**WHAT YOU WILL DO:**
Copy the listing word for word, from the line containing "What distance from" through the line containing "Answer: (x=295, y=268)", including both of those lines.

**AVAILABLE DATA:**

# # # # # # #

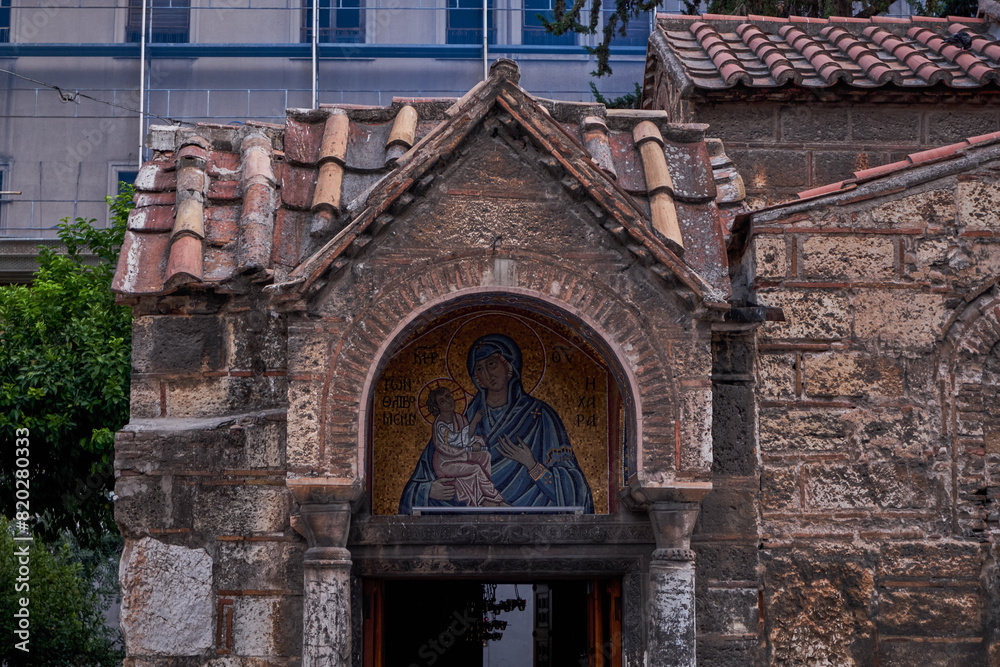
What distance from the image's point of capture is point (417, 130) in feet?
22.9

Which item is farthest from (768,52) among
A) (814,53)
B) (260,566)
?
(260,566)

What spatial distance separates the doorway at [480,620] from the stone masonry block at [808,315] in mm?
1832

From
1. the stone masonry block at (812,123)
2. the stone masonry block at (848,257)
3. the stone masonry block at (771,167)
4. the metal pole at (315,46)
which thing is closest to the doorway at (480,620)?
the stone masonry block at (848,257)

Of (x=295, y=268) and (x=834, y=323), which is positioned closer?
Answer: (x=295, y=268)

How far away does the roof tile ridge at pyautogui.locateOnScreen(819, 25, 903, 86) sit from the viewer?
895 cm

# # # # # # #

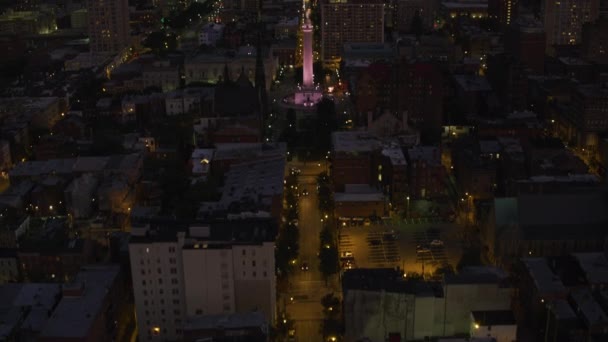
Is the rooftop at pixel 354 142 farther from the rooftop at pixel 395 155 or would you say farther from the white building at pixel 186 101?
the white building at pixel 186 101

# # # # # # #

**ANSWER TO THE TASK:**
What distance from the image's point of capture is point (417, 130) in feet?
22.9

Which item is farthest from (768,52) among
A) (814,53)
B) (260,566)
?
(260,566)

What spatial distance separates the doorway at [480,620] from the stone masonry block at [808,315] in mm?
1832

From
1. the stone masonry block at (812,123)
2. the stone masonry block at (848,257)
3. the stone masonry block at (771,167)
4. the metal pole at (315,46)
which thing is closest to the doorway at (480,620)?
the stone masonry block at (848,257)

Of (x=295, y=268) and (x=834, y=323), which is positioned closer?
Answer: (x=295, y=268)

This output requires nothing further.